This article is part of our special report Electricity market reform: A European tour.
The capacity market in Poland has a so-called “green bonus”, which allows a two-year extension of the multiannual capacity contracts provided that a 450 kg CO2/MWh emission performance standard is met, says Maciej Burny.
Maciej Burny is Director for International Relations for Polish energy company PGE. He spoke on behalf of PKEE, the Polish Electricity Association.
The European Commission wants to reform capacity markets, arguing they slow down the transition to clean electricity in countries like Poland, which are heavily reliant on coal. However, the electricity sector in Poland has objected to the proposed reform. Why?
First of all, we are not against a market reform as a such. We see several opportunities in empowering consumers, codification of the EU state aid rules concerning the functioning of the capacity mechanisms, enhancing cooperation between DSOs and market-based renewables integration.
However, the revised Electricity Market Regulation should address not only future ambitions but the already existing pre-conditions as well. Therefore, we should find a fair balance between security of supply and environmental objectives. After a nearly two-year long notification process, the Commission has confirmed serious adequacy concerns which are expected to occur in the Polish energy system in the long-term perspective.
_ _ _
## What to work on
Retype the stretch of the interview on Poland's capacity market from "The capacity market" through "says Maciej Burny.", keeping the wording unchanged.

## Data to examine
_ _ _
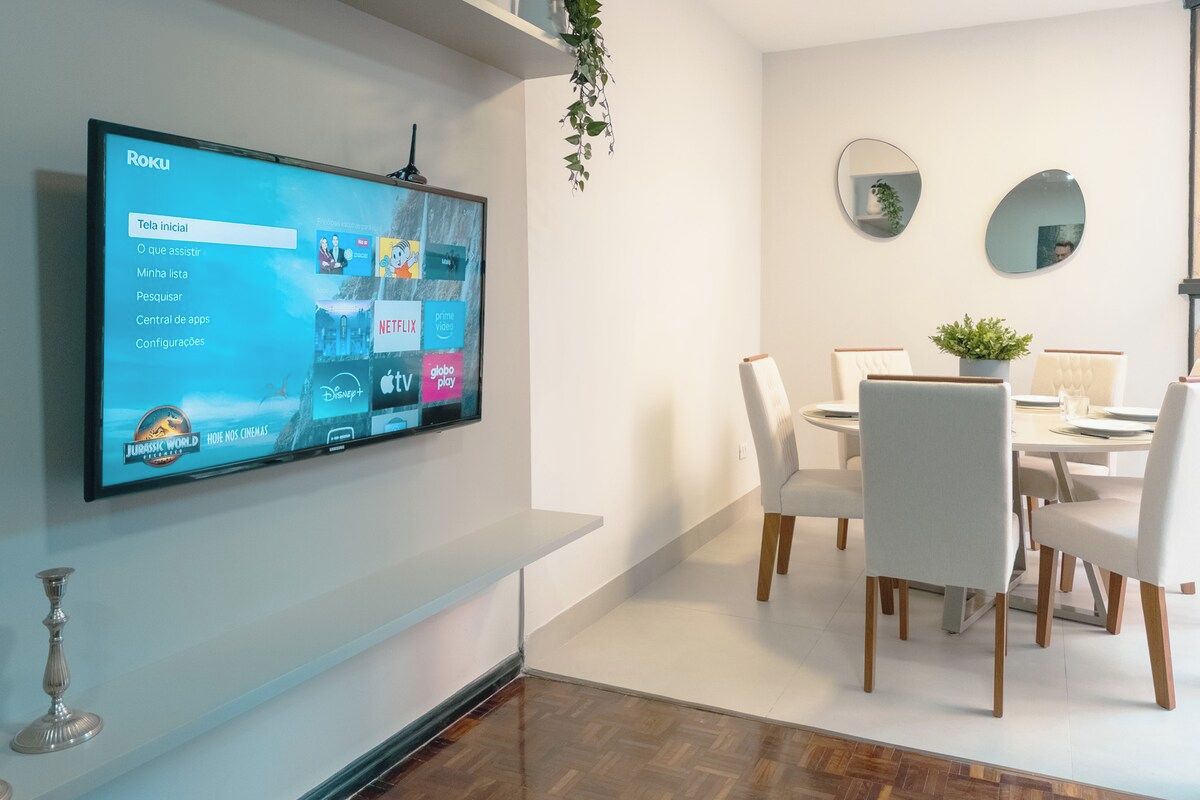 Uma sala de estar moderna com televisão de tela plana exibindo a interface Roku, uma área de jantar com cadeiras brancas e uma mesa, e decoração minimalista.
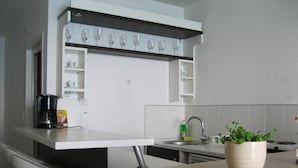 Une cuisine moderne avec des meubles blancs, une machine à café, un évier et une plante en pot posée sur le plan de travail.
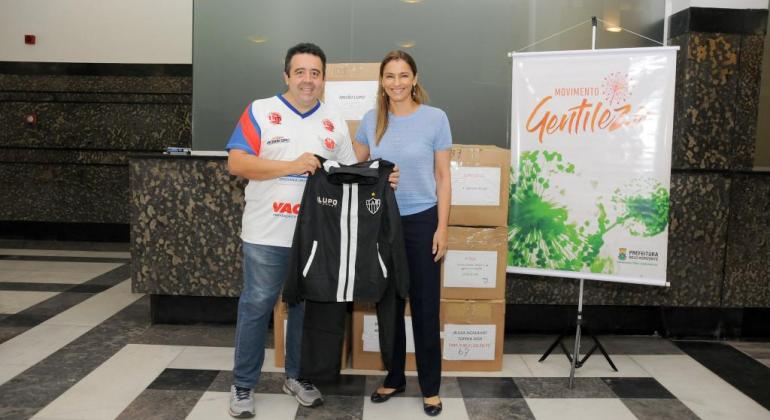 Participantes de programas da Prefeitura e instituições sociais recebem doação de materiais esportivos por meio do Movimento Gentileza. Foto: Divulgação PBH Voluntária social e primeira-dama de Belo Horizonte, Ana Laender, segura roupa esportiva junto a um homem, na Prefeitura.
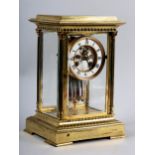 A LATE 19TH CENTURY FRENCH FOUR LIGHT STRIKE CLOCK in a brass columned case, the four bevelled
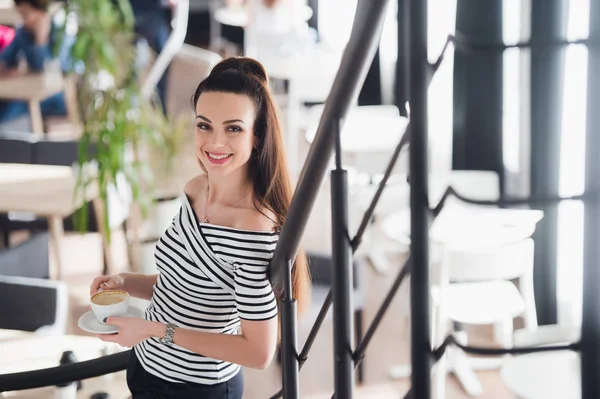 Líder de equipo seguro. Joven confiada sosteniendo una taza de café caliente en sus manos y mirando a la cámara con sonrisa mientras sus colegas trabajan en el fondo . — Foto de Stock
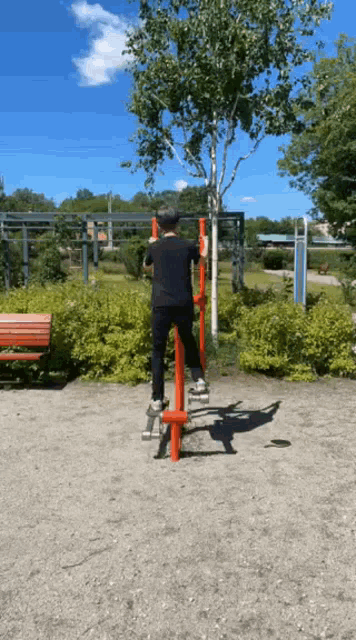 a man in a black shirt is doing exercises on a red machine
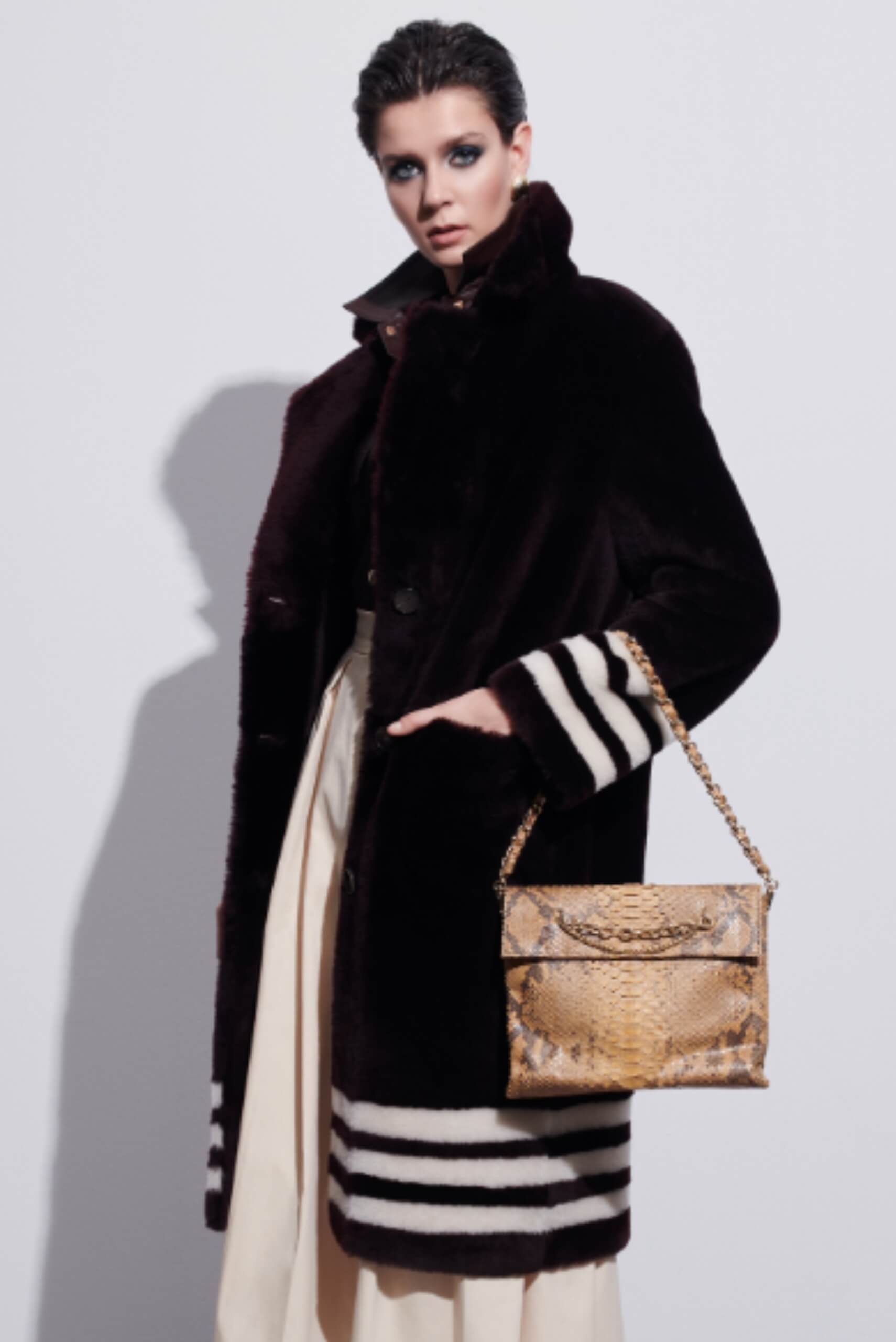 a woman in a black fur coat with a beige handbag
_ _ _
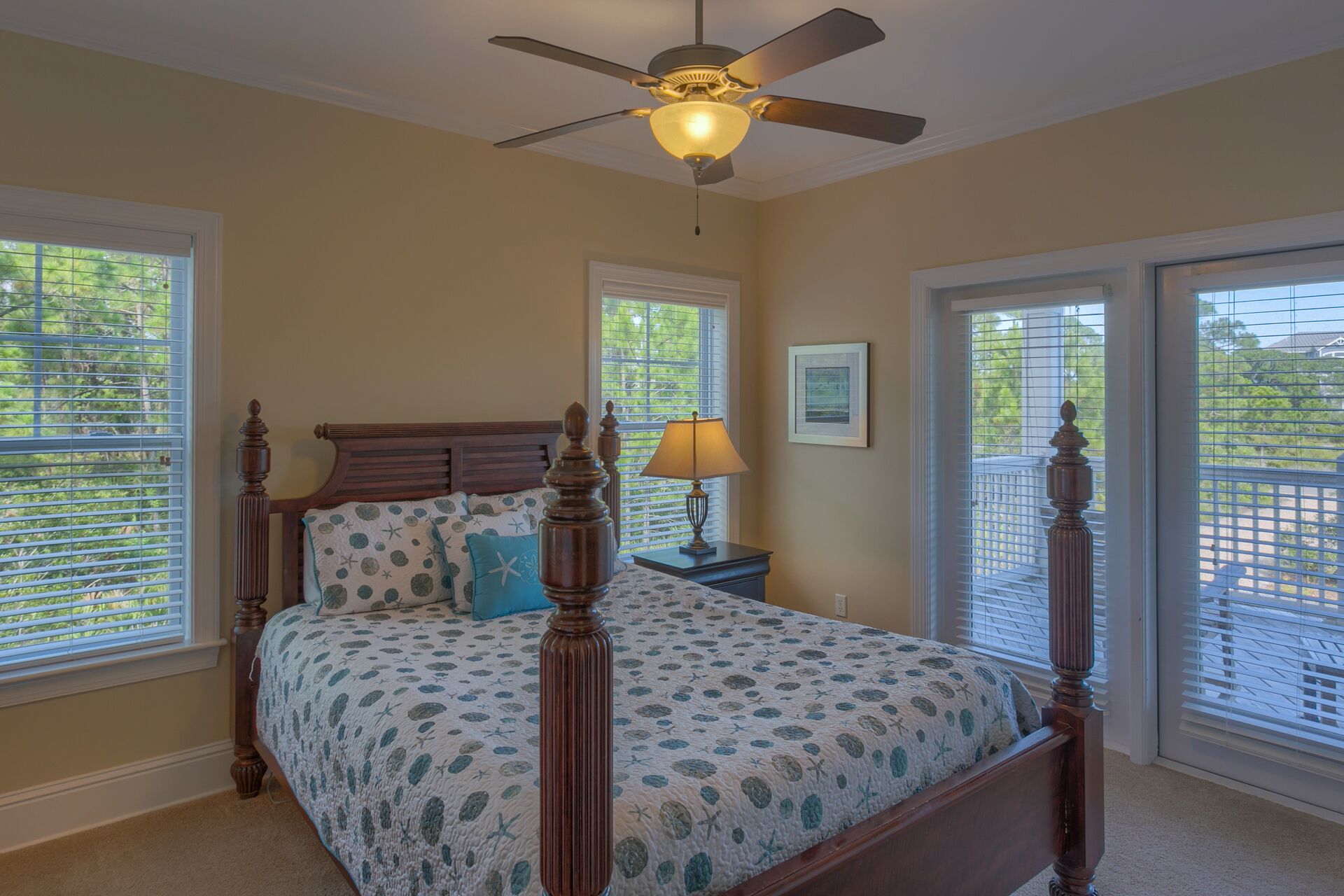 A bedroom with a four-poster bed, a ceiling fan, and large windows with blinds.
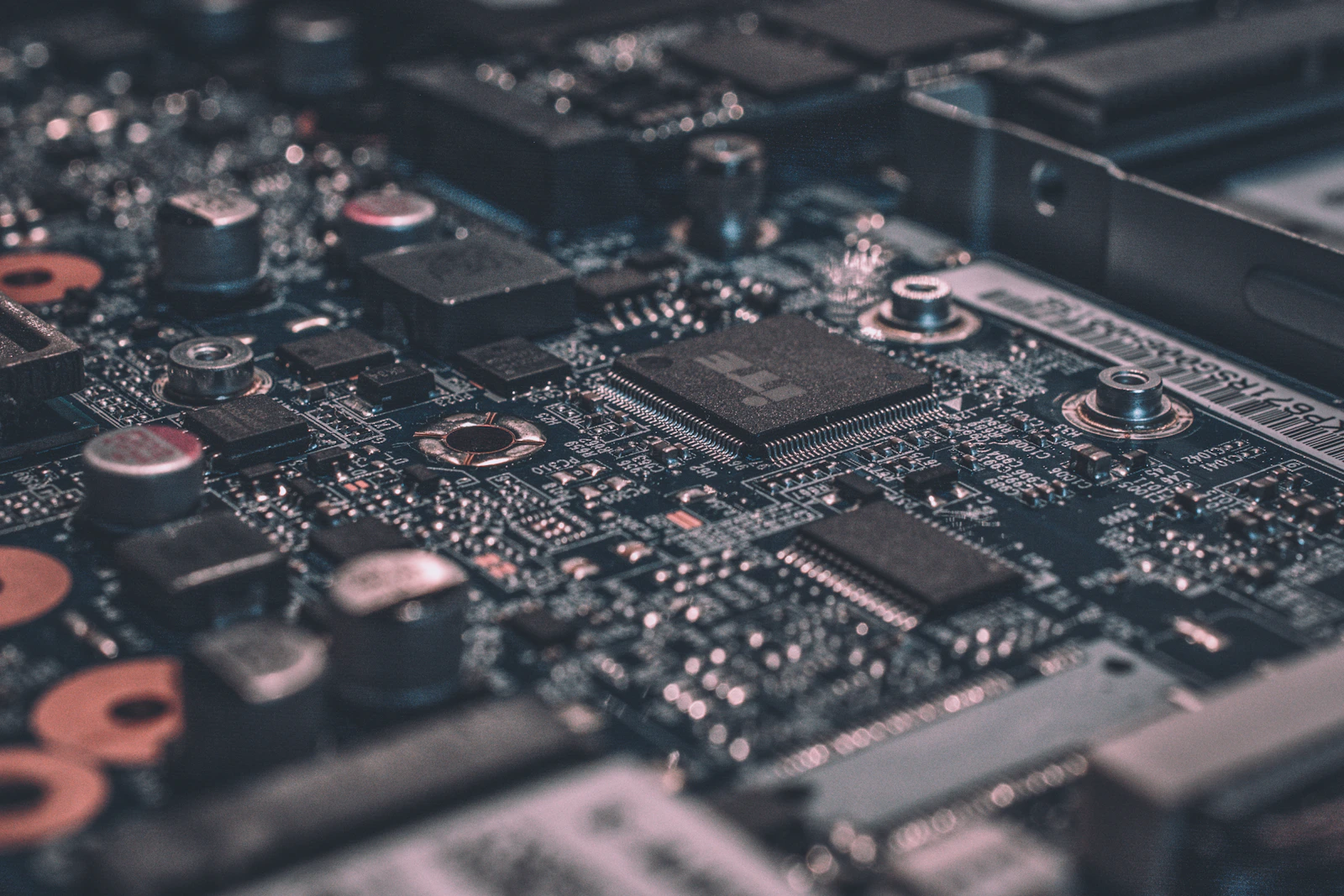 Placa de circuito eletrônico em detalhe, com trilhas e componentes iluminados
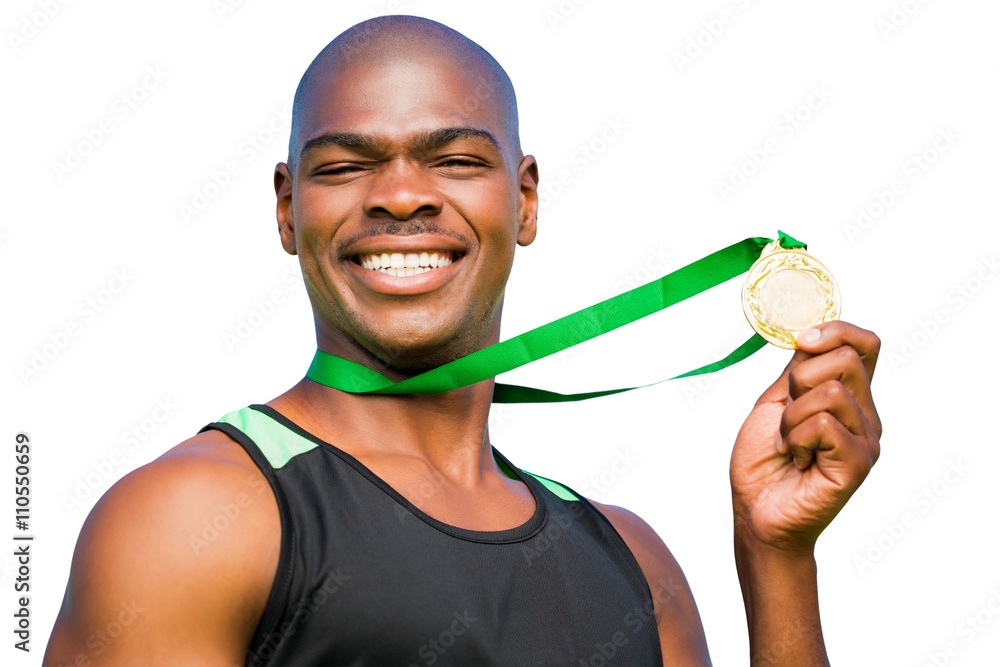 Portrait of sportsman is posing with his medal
_ _ _
## Completed exercise
The capacity market in Poland has a so-called “green bonus”, which allows a two-year extension of the multiannual capacity contracts provided that a 450 kg CO2/MWh emission performance standard is met, says Maciej Burny.